We were certainly all affected deeply by the catastrophic Indian Ocean tsunami of 2004 that swept some 200,000 souls from the planet. And we were deeply affected again by the Haitian earthquake of 2010 that claimed tens of thousands of lives and continues to devastate the lives of many tens of thousands more.

But while deeply, if temporarily, compelling and preoccupying, such calamities on a large scale tend to reach us at a profound emotional level -- to truly evoke our passions -- only when they wear a face. An evening news report can tell us about the fate of thousands and evoke little more than "what a shame." Show us fear and tears in the face of one small, dispossessed child, and the crisis is our own.

Indelible memories, compelling impressions and passionate reactions are not engendered by the scale of calamity, but the scope of its intimacy. Part of being human, it seems, is to care more deeply about some fellow creature -- human or otherwise -- whose face we can see and name we can say, than about legions of generic, unknown humanity.

And this dissociation between the scale of disaster and the emotion it evokes is further compounded by its timeline. There is far greater drama in the blast of a bomb or the howl of a hurricane than in the creeping growth of atherosclerotic plaque; the insidious doubling of mutated cells.

We have known, since 1993 at least, when "Actual Causes of Death in the United States" was published in the Journal of the American Medical Association, that the leading causes of both premature death, and persistent misery, are chronic diseases that are, in turn, attributable to the use of our feet (physical activity), forks (dietary pattern) and fingers (cigarette smoking). These are the master levels of medical destiny for not just thousands, or tens of thousands on any one occasion, but the medical destiny of millions upon millions, year after year.

We have known, but we have not managed to care.

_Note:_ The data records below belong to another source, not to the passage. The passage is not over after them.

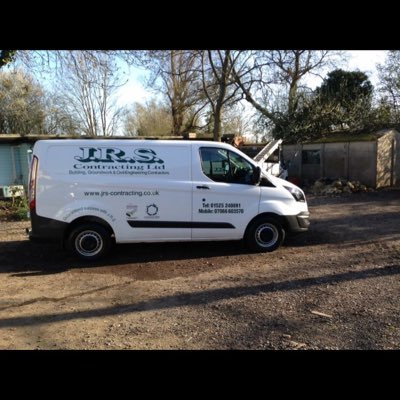 We are JRS CONTRACTING a family run business with 30 years experience specialising in Civil Engineering, Groundwork and Building. All done safely and on time.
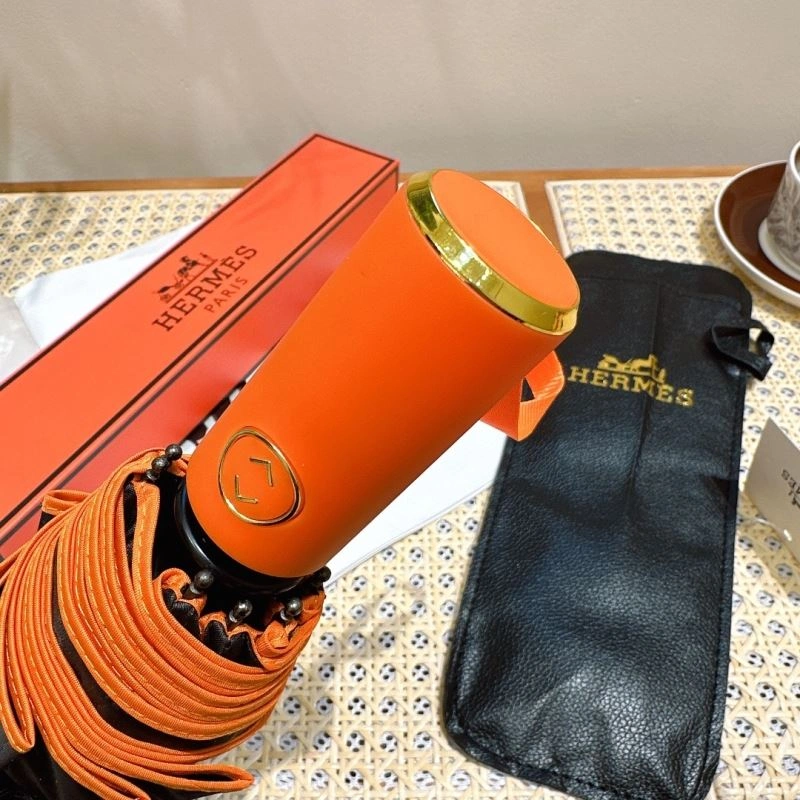 Hermes Umbrella Refined 275475
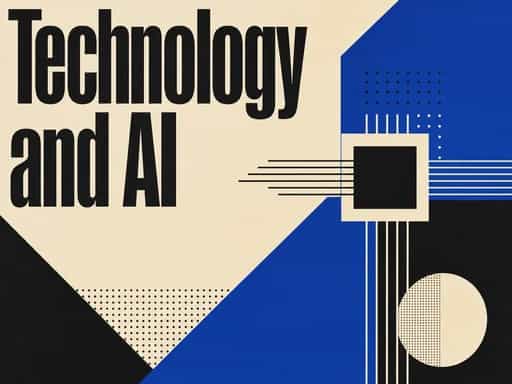 Technology and AI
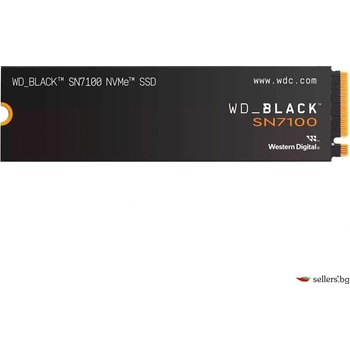 Western Digital SN7100 1TB (WDS100T4X0E-00CJA0)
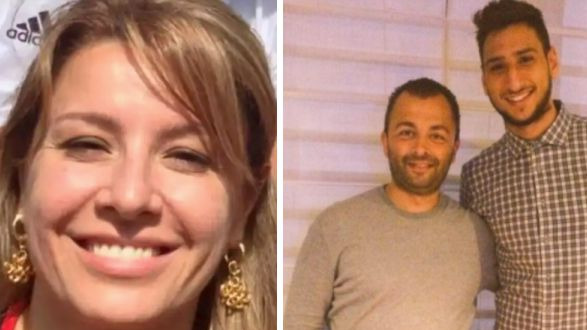  با مرگ رایولا چه کسی وکیل هالند و پوگبا می‌شود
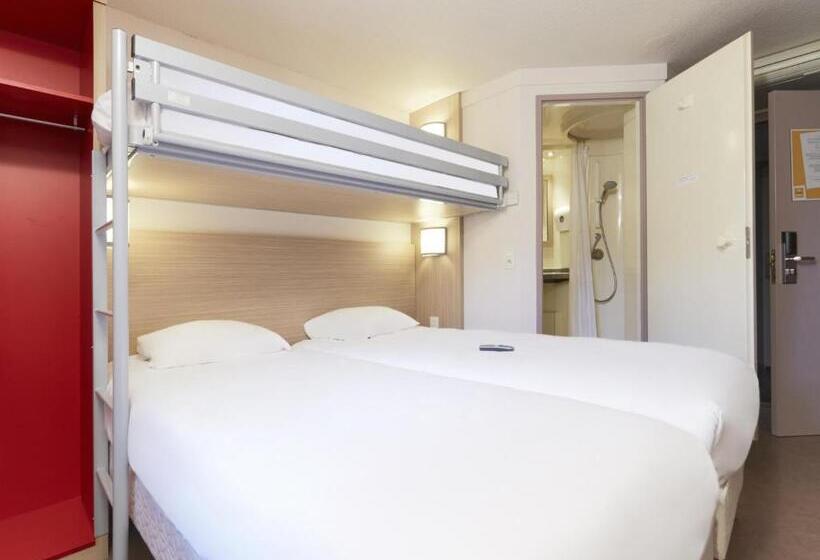 标准三人间, Premiere Classe Chalon Sur Saone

At least, not deeply enough to turn what we know into what we routinely do.

Were we to do so, we could eliminate 80 percent of all heart disease and strokes, 90 percent of all diabetes and as much as 60 percent of all cancer. Perhaps you are mouthing "wow," but surely you don't feel a sudden surge of passion. Surely, you don't have a tear in your eye -- as you did watching the rescue of those miners.

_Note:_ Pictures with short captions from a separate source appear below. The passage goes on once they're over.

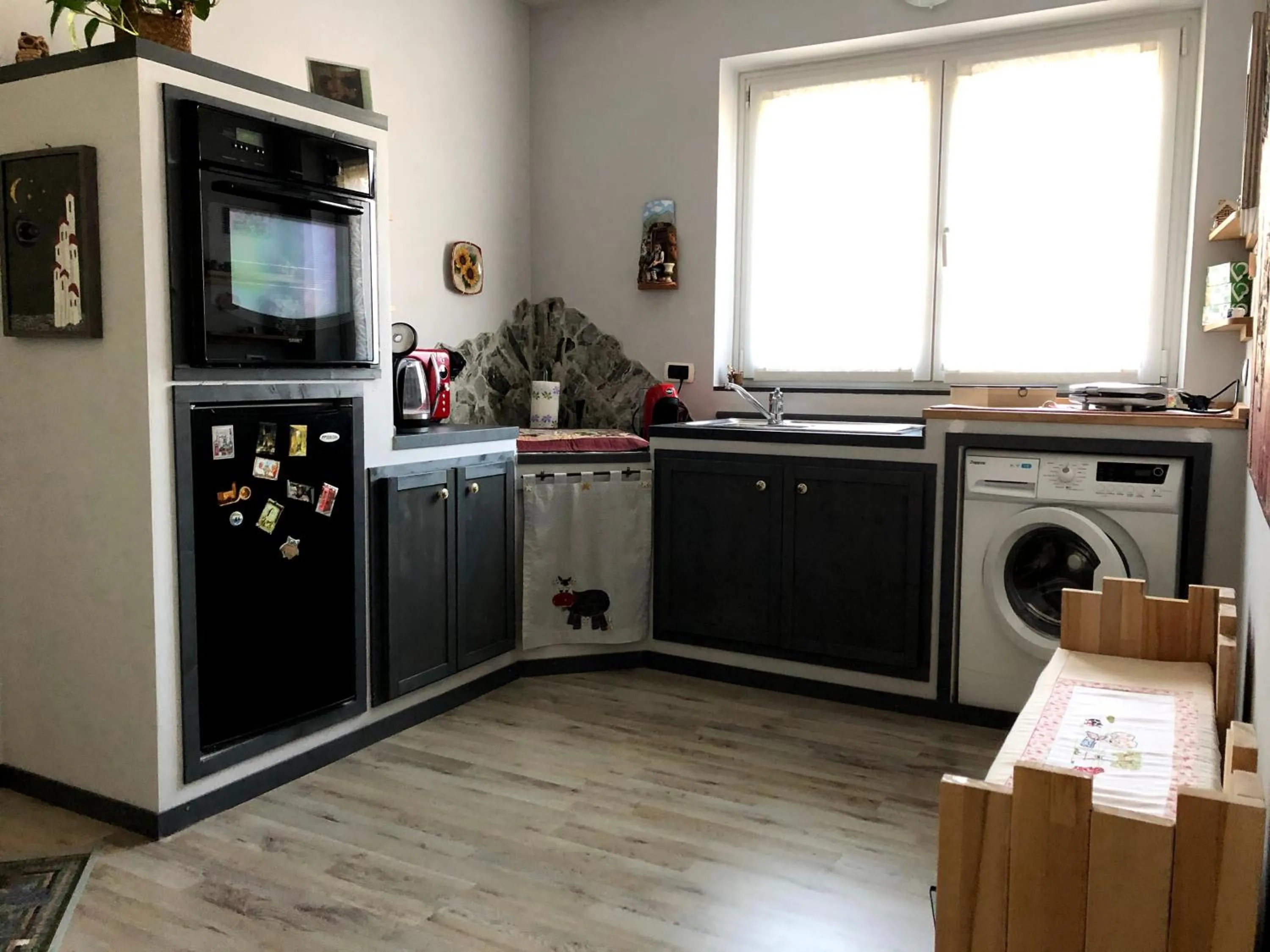 B&B La Rosa dei Venti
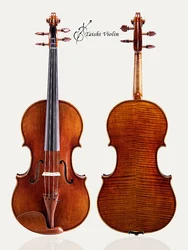 Taishi professional Viola SPECIAL OFFER! 15 inches 16.5 inches, oil varnish, warm deep tone! European wood, free shipping!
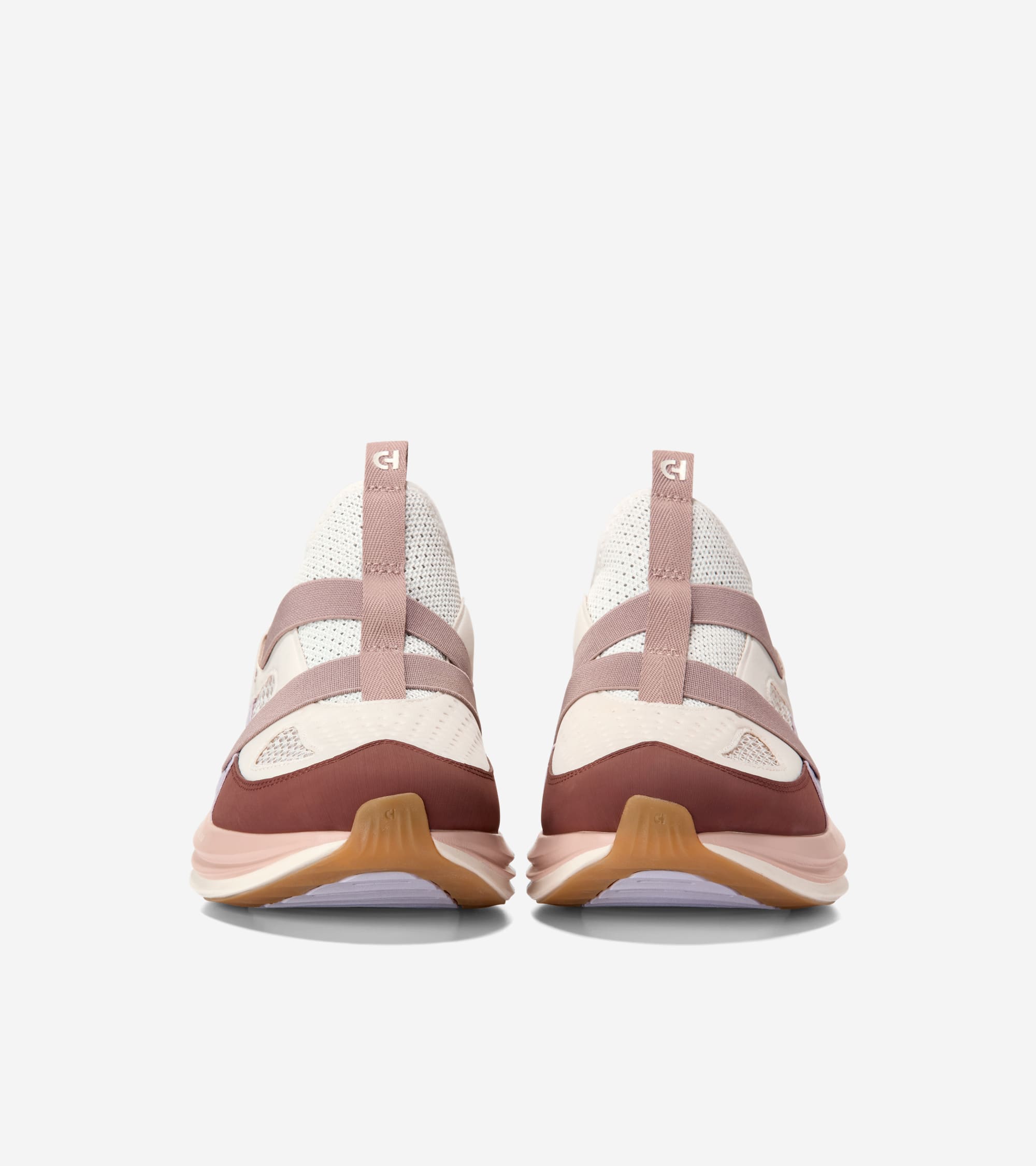 Women's ØriginalGrand QUADSTAR MONK STRAP RUNNING SNEAKERS 運動跑鞋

But now forget the bland statistics of public health and ask yourself if you love someone who has suffered a heart attack, stroke, cancer or diabetes. You are exceptional if you don't.

Now imagine their face; whisper their name. Recall what it felt like to get the news. And while at it, imagine the faces of other readers like you and me, imagining beloved faces.

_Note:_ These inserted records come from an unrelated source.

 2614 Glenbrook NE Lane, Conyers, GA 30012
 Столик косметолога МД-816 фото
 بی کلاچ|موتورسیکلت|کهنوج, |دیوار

Now imagine if 8 out of 10 of us wistfully reflecting on intimate love and loss, on personal anguish, never got that dreadful news, because it never happened. Mom did not get cancer; dad did not have a heart attack; grandpa did not have a stroke; sister, brother, aunt, uncle did not lose a limb or kidney or eyes to diabetes. We are all intimately linked in a network of personal tragedy that need never have occurred.

The things we know, and could do, to advance public health on a grand scale deserve our passion. But they will never get it until we part the veil of statistical anonymity -- look past the blandness of epidemiology and see the faces, say the names. Public health progress is forestalled by a monumental fiction: there is no "public." There's just you, and me, and everyone else.

The bells of celebration that peal now in Chile -- like the bells of loss and lamentation that peal too soon, too often, for too many -- do not toll for "them." There is no "them." They toll for us. They toll for me. They toll for thee.

Only when we part that veil to see our loved ones looking back; only when we whisper their names; will we care enough to do something about it. Only by renouncing the myth of the "public" will the promise of public health ever be kept.